▶ _Texte_:

+ + + +

Nous sommes ici de l’avis de Macaulay. Nous reconnaissons volontiers avec lui que Burnet ne se montra « ni cupide, ni poltron, » et qu’une vanité irréfléchie, lorsque par hasard elle est jointe à des talens réels, ne suffit pas pour dégrader un caractère. Toutefois, on en conviendra, la figure qui vient de passer sous nos yeux, ainsi traitée par un indulgent burin, n’est pas celle de l’homme qu’on voudrait voir au chevet d’un grand pécheur repentant. Et si après la mort de ce pécheur le prêtre qui vient de l’assister se hâte de mettre sous presse, de livrer au public le récit de la conversion obtenue, — récit rendu plus piquant par la biographie très complète de la brebis qu’il a ramenée au bercail, — ne trouvera-t-il pas bien des gens peu empressés à reconnaître qu’il avait qualité pour accomplir le miracle dont il se targue si haut ? Nous laissons à chacun de nos lecteurs le soin de répondre.

Quoi qu’il en soit, nous possédons, grâce à Burnet, une Vie et Mort de Wilmot, qui, dans les bonnes bibliothèques, prend place à côté de l’Histoire de mon Temps, l’écrit le plus important de l’érudit prédicateur[1]. Dans cet ouvrage curieux, Gilbert Burnet admet lui-même que les inquiétudes premières de Rochester ne furent ni profondes, ni durables ; elles allaient et venaient comme les accès de souffrance physique dont les habitudes intempérantes du jeune athée provoquaient à chaque instant le retour, et dont triomphait bientôt sa constitution naturellement vigoureuse. « Il était contrit d’avoir dégradé son caractère, endommagé sa santé, » dit avec une candeur parfaite le promoteur de cette conversion remarquable ; « mais il ne ressentait encore ni aucune conviction sincère d’avoir péché contre Dieu, ni regret aucun d’avoir violé les lois divines ou offensé la majesté suprême. S’il admettait volontiers près de lui, à la requête de ses amis, quelques ecclésiastiques envoyés par eux, ce n’était ni qu’il espérât d’eux aucune consolation, ni qu’il voulût tirer parti de leurs enseignemens. Quand il sollicitait leurs prières,

  1. Ceux de nos lecteurs que, la longueur pédante du premier de ces ouvrages pourrait d’avance effrayer nous sauront sans doute gré de les avertir qu’il en existe un résumé très complet dans un ouvrage intitulé les Infidèles convertis (the Converts of Infidelity), par Andrew Crichton, lequel fait partie de la collection publiée à Edimbourg, de 1825 à 1830, par le libraire Constable.

+ + + +

▶ _Consignes_:
A: D'après le texte sur Burnet et Rochester, quel ouvrage est présenté comme l'écrit le plus important de Burnet ?
B: Recopiez le passage du texte sur Burnet et Rochester, en commençant à « 1. Ceux de nos » et en terminant à « le libraire Constable. ».
Appuyez-vous uniquement sur le texte pour répondre.

▶ _Entrées fournies_:
+ + + +

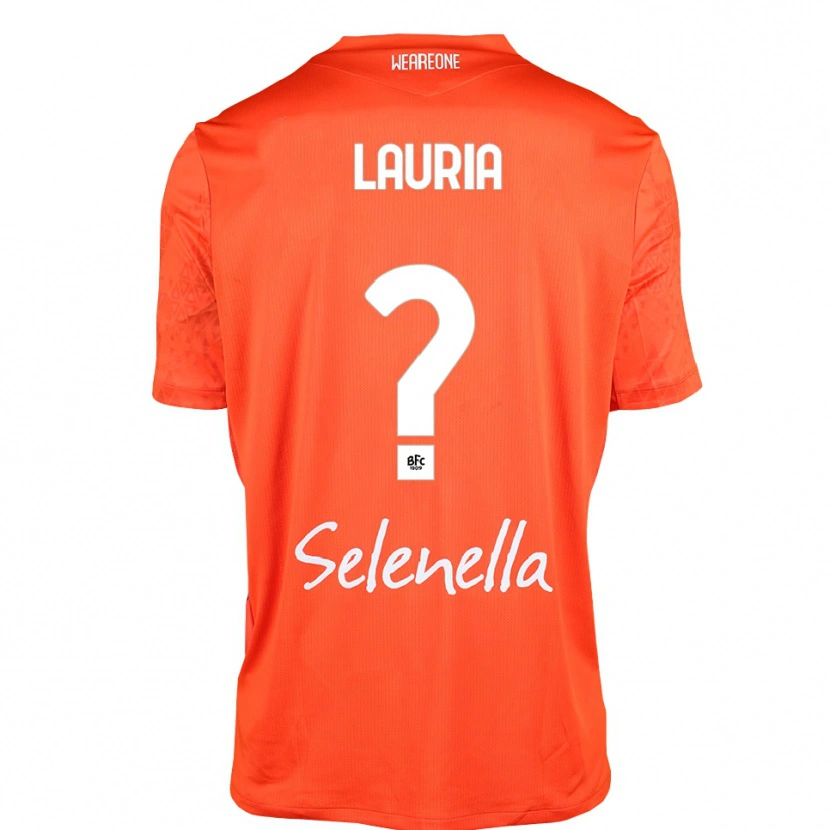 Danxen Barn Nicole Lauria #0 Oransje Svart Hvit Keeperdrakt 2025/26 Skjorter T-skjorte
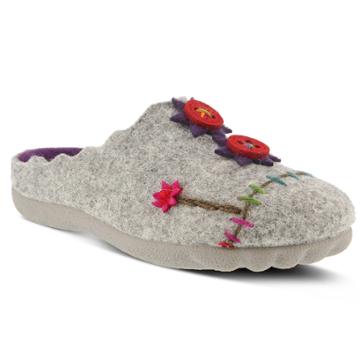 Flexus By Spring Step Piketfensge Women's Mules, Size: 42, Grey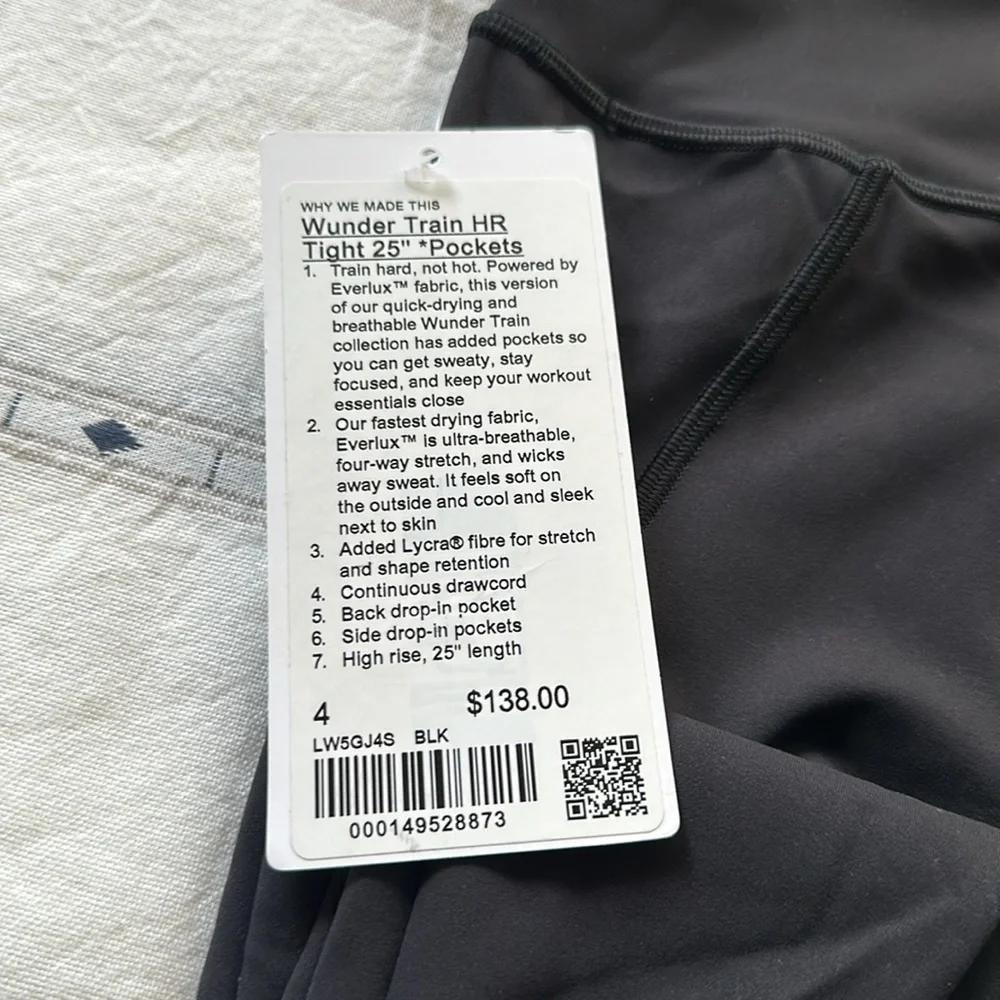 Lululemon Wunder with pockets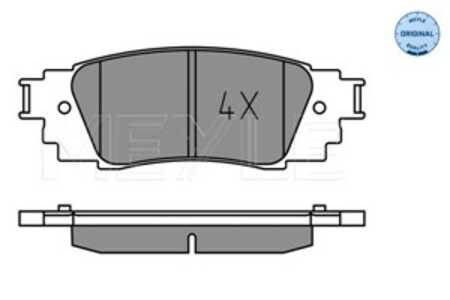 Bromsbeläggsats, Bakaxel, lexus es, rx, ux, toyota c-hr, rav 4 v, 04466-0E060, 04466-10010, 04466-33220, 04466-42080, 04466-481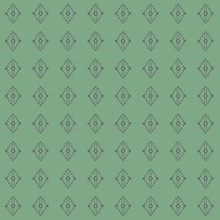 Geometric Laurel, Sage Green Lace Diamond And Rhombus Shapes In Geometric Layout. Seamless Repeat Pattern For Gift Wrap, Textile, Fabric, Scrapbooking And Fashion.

+ + + +

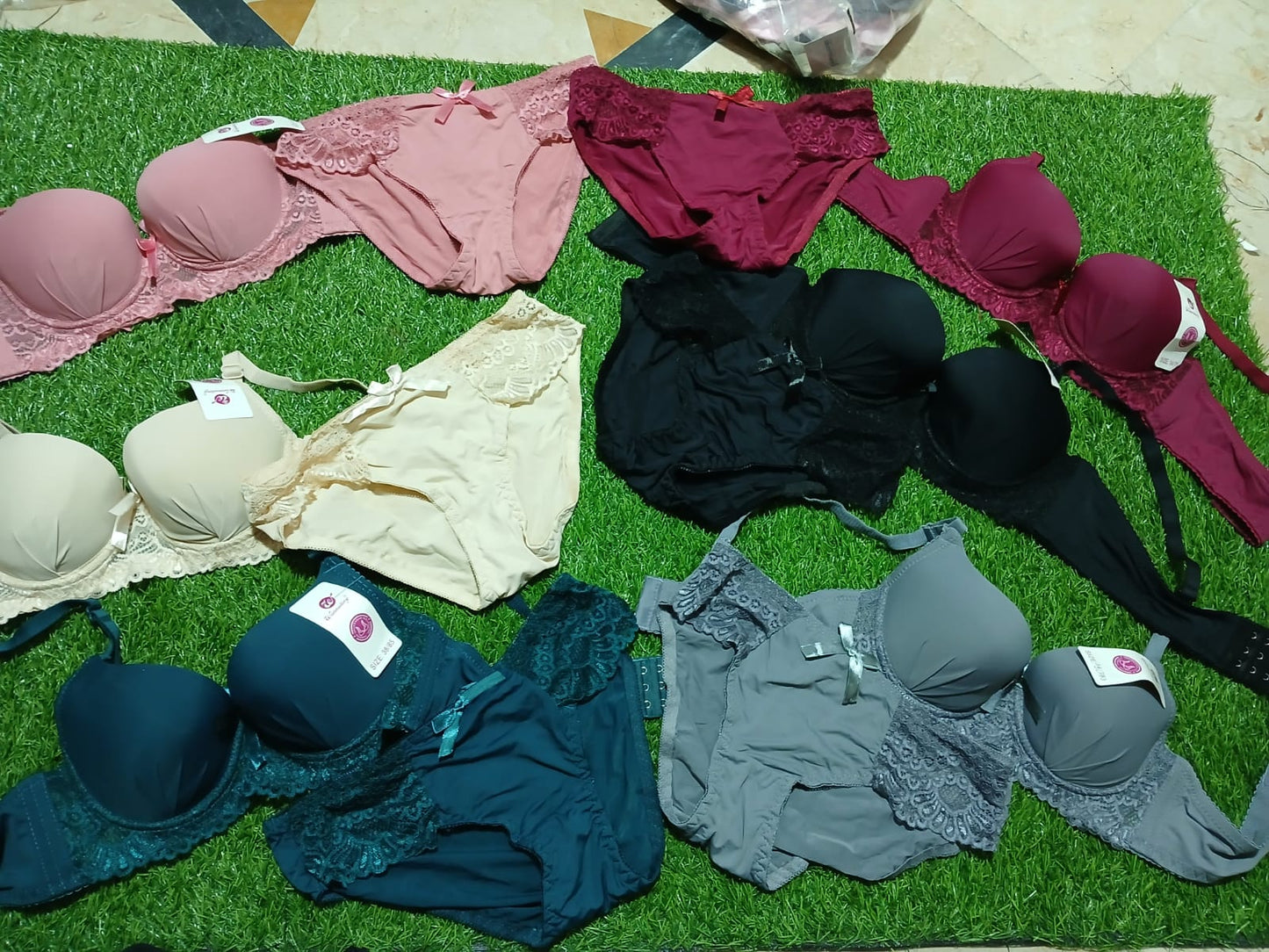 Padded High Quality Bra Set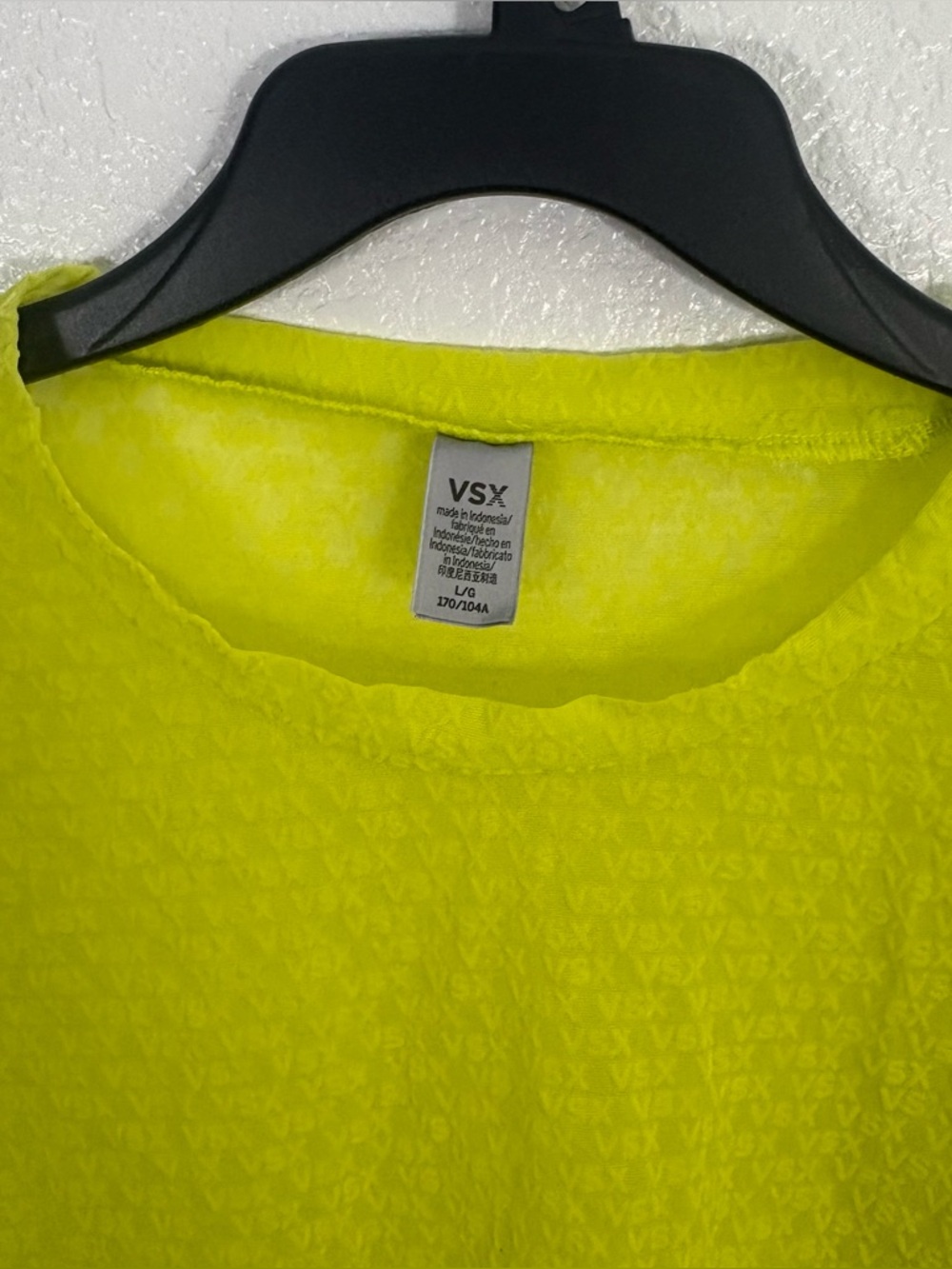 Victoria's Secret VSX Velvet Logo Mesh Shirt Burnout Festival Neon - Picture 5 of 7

+ + + +

▶ _Corrigé_:
A: L'Histoire de mon Temps.

B:
1. Ceux de nos lecteurs que, la longueur pédante du premier de ces ouvrages pourrait d’avance effrayer nous sauront sans doute gré de les avertir qu’il en existe un résumé très complet dans un ouvrage intitulé les Infidèles convertis (the Converts of Infidelity), par Andrew Crichton, lequel fait partie de la collection publiée à Edimbourg, de 1825 à 1830, par le libraire Constable.